Welcome to the Field!
Accountability to more than one boss is unwise if you desire a long, prosperous, and productive career.
It’s a challenge to manage and meet the expectations of a single supervisor. Now double or triple that. Or dare I write, multiply it by four. You have just crafted an environment with a host of challenges.
Yet, this is the exact scenario that confronts business-to-business marketers who support field sales teams or industry business lines. Responsibilities are often defined by a myriad of executives at the company, each with a unique and, at times, conflicting view of what makes for effective marketing.
- Sales Leadership: desires well qualified, executive level leads with need and spending authority.
- Inside Sales Management: hungry for names and titles, as well as marketing collateral to send.
- Partner, Teaming, and Alliance Reps: need targets at prospect companies to feed the channel.
- Technical and Product Management: wants promotion of thought leadership and vision.
- Corporate Marketing: protects the brand and pushes shared services or third-party consultants.
- Digital, Web, and Social Teams: owns their respective channels of communication.
- Public Relations: manages and maintains contacts with journalists, analysts, and other influencers
For the past 15 years, we have lived and…yes…thrived in a field marketing and sales environment.
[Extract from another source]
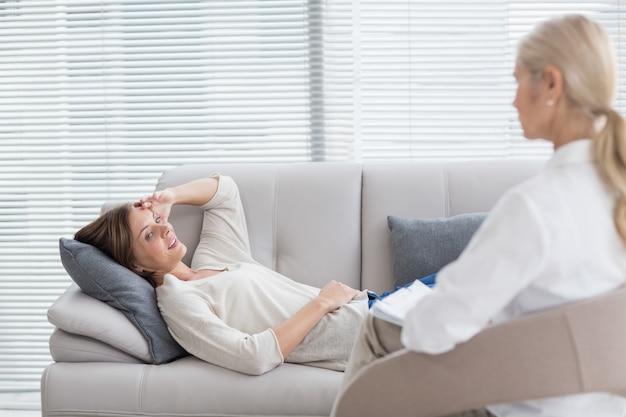 Vrouw die op bank ligt die met therapeut spreekt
We have supported the world’s largest and most respected global brands, as well as fast-growth mid-market and start-up vendors.
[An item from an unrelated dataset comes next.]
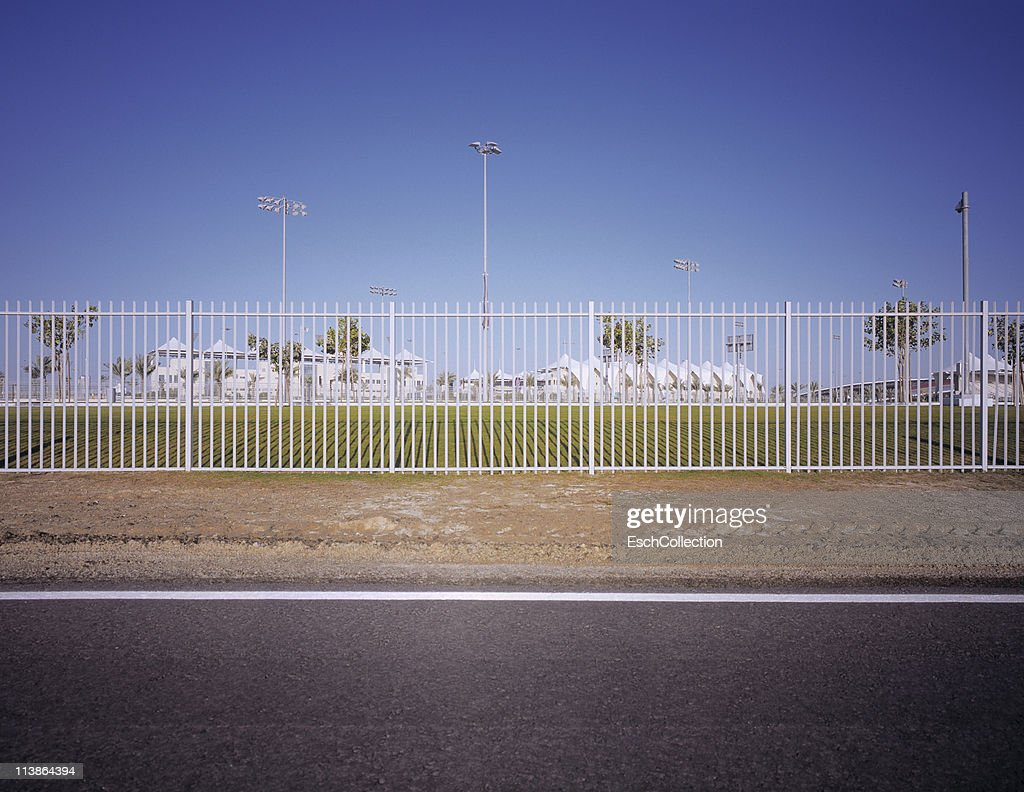 Fence and traditional tented grandstand at circuit : Stock Photo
We now stand at a point in our careers when it has become important to share the best practices picked up along the way. That is what inspired us to author this article.
We encourage you to view our recommendations as a guiding post to help and empower you as a field or industry marketer to effectively navigate complex and challenging requirements.
We titled this article “Where Chaos Reigns” because we have come to accept there is no re-shaping the field environment. It is what it is. Success can be had, and our desire is to help you get there.
Buyer Empowerment Resets Field Dynamics
While shifting market demands require organizations to evolve and re-set strategy, there is a comfortable rhythm that typically guides day-to-day activity. Products or services are delivered. Employees are sustained. Shareholders are appeased. Administrative requirements are met.
This predictability rarely extends to field sales and marketing. Unlike other functions in business, there is a higher level of sensitivity and rapid response required in the field because of the ongoing touch with, and accountability to, the lifeblood of any company – its customers.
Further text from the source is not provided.